# Three Basic Tips for PyTorch Beginners

Published:

While grading students’ codes this semester (Fall 2021), I found some suboptimal patterns that students often use. This article organizes them and introduces a more efficient use of PyTorch.

## Avoid to use your own loops, use PyTorch’s functions

Let’s try to find the maximum of the tensor corresponding to the first dimension.

import torch

x = torch.Tensor([[0, 1, 2, 3],
[7, 6, 5, 4]])


Iteration over a tensor through primitive loops (for or while) in python is very slow.

# Don't
max_x = torch.empty((2,))
idx = torch.argmax(x, dim=1)
for i in range(x.size(0)):
max_x[i] = x[i, idx[i]]


Instead, use methods implemented in PyTorch.

# Do
max_x, _ = torch.max(x, dim=1)


It is nearly impossible to remember all functions in PyTorch. We may not know which functions are implemented or which functions to use. Thus, it is important to search the document first.

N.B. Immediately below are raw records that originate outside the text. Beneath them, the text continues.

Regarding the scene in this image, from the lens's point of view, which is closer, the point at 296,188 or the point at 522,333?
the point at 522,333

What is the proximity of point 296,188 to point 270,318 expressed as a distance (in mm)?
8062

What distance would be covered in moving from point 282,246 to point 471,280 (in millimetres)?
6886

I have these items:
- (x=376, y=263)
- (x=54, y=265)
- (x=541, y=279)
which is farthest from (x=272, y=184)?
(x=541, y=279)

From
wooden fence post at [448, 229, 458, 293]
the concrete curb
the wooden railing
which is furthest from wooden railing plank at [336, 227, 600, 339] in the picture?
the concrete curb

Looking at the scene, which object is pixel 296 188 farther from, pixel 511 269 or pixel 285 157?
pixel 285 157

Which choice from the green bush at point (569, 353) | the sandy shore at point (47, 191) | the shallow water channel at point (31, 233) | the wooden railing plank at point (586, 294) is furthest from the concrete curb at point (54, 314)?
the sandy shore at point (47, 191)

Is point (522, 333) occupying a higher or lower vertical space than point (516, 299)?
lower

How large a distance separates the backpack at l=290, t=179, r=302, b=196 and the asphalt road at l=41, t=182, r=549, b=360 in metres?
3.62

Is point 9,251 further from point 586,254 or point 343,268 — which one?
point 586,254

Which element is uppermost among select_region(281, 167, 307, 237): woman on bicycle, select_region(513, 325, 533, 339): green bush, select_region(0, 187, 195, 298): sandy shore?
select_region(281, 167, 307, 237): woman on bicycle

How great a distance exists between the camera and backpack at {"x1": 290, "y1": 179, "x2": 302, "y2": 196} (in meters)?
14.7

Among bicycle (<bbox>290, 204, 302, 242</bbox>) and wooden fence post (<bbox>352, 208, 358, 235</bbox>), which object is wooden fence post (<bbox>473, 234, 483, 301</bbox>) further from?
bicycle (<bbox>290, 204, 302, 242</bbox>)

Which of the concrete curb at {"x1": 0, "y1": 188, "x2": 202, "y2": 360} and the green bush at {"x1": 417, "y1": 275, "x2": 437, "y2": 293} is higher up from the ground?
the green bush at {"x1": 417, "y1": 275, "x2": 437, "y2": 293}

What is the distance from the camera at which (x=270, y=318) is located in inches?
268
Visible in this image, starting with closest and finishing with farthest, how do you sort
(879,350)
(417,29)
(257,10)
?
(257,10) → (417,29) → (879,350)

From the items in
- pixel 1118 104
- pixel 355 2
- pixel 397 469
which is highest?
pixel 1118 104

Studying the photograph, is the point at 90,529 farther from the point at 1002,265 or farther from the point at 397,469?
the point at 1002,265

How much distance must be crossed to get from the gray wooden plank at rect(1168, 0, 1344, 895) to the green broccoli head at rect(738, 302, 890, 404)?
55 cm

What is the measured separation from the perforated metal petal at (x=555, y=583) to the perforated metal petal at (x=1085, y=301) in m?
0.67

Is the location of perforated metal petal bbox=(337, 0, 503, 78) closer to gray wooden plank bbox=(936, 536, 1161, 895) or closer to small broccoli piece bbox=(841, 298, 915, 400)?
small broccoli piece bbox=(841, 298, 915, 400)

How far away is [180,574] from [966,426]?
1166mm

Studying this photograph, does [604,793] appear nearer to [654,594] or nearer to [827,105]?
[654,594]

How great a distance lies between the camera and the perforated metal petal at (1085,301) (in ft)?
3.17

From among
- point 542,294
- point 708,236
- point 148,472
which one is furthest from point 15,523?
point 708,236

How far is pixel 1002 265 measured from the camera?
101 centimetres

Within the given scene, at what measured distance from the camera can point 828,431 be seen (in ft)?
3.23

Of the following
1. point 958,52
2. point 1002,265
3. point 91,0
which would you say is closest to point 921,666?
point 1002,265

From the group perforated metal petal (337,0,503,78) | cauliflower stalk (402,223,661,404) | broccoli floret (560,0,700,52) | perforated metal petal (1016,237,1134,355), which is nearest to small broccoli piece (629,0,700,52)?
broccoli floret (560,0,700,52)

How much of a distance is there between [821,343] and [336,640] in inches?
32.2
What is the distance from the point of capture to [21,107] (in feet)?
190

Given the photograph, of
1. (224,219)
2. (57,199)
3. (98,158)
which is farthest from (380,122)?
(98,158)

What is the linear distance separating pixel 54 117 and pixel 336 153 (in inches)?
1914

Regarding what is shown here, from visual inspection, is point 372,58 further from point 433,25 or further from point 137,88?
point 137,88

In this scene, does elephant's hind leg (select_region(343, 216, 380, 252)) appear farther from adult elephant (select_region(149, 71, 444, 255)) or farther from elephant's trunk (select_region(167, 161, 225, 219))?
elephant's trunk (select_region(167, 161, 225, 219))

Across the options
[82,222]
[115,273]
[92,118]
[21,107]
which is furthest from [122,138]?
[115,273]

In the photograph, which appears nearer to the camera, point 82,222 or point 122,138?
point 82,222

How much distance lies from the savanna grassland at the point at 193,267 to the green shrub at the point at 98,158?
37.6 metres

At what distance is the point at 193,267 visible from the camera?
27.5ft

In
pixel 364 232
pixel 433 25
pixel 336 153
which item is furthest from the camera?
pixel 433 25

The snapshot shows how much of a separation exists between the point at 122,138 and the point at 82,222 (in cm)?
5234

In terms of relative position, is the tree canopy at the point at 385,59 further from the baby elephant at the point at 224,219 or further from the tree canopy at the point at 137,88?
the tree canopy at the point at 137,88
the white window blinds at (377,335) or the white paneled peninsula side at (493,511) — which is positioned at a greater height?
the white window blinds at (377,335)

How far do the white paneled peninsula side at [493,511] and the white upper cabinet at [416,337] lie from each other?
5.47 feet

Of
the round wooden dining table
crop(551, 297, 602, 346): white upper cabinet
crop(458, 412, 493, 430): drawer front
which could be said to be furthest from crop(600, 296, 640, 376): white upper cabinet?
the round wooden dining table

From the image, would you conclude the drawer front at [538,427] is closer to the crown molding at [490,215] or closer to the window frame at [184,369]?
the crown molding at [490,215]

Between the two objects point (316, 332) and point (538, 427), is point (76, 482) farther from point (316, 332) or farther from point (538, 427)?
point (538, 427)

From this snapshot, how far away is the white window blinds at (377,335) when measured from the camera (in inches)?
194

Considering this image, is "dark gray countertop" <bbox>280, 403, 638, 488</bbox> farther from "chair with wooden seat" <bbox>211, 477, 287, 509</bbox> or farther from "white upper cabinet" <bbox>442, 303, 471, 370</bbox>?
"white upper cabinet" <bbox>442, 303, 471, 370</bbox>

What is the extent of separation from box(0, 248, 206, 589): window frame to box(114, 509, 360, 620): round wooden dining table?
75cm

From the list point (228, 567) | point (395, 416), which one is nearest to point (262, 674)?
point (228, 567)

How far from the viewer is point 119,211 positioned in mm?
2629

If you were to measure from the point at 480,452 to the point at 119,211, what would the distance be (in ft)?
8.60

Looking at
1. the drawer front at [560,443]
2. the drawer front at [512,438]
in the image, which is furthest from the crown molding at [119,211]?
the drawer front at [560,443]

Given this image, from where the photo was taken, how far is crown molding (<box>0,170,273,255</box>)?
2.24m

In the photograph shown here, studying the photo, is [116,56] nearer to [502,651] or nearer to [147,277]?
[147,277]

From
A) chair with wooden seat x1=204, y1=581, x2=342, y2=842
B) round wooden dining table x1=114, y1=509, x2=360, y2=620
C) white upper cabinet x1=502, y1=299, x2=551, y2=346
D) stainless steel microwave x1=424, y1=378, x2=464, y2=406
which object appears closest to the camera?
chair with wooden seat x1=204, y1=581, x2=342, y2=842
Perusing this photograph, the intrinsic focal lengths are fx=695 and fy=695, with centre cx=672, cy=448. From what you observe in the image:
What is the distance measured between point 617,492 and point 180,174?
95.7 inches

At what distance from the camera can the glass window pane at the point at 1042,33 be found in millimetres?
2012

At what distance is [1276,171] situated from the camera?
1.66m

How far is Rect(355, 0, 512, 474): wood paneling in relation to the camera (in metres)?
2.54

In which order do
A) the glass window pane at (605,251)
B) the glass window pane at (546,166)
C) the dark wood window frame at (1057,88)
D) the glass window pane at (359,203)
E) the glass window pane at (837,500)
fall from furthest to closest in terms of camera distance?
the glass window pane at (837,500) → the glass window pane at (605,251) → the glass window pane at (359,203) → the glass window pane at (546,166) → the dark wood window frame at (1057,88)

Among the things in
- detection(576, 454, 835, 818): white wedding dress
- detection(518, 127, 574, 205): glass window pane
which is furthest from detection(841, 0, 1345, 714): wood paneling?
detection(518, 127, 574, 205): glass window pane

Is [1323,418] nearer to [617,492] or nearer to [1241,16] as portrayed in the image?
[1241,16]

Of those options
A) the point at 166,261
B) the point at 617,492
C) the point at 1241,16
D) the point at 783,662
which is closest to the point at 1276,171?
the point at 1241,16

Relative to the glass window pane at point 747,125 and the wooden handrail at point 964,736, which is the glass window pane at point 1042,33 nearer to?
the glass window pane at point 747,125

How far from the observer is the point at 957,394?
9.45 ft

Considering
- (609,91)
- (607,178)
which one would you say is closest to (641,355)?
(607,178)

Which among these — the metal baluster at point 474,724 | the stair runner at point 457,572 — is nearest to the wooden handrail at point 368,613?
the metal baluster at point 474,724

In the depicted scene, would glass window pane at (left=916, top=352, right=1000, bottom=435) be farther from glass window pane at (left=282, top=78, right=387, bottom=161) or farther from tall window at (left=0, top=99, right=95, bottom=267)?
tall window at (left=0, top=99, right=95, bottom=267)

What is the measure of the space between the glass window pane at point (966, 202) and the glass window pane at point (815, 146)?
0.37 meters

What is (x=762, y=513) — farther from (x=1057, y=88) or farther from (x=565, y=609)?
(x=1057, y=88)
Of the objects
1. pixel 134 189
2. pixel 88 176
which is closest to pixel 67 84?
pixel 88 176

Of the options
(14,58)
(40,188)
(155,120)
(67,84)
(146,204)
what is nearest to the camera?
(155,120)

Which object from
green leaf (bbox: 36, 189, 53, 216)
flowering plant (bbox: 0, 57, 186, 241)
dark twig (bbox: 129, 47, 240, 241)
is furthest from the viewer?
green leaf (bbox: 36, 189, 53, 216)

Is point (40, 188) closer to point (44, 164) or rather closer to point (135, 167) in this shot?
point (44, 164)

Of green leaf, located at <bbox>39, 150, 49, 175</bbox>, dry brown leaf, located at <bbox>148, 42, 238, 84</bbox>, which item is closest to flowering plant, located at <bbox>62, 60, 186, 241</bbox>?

## Use : in slicing tensors

We probably need to select the entire sub-tensor for some dimension. For this case, I have seen using torch.arange with the corresponding size.

# H: Tensor, the shape of which is [B, N, F].
# Don't
H = H[torch.arange(H.shape), idx]


This can easily be replaced with a colon (:) .

# Do
H = H[:, idx]


If we put colons in the entire dimension of the Tensor, we can easily recognize its shape. This improves the readability of the code and makes it easier to maintain it.

# Even better
H = H[:, idx, :]


## Avoid to call unnecessary .detach()

Detaching a tensor from a computational graph (by .detach()) is usually not a good idea. This prevents propagating the gradient to the graph before that computational node.

In the code below, let’s detach hidden, the output of layer_1.

import torch
torch.random.manual_seed(42)
layer_1, layer_2 = torch.nn.Linear(16, 16), torch.nn.Linear(16, 16)
data, labels = torch.rand(3, 16), torch.rand(1, 16)

hidden = layer_1(data)
# Don't
hidden = hidden.detach()
output = layer_2(hidden)

(output - labels).sum().backward()  # MSE loss
optim = torch.optim.SGD(list(layer_1.parameters()) + list(layer_2.parameters()), lr=1e-1)

print(layer_1.weight.mean())
optim.step()
print(layer_1.weight.mean())


Then, the parameter of layer_1 does not change even after .step(). In most cases, this is not the result we want.

tensor(-0.0136, grad_fn=<MeanBackward0>)

If we remove the .detach() part, we can see that the layer_1 has been updated.
tensor(-0.0136, grad_fn=<MeanBackward0>

Of course, there is also an advanced way of using .detach()` on purpose.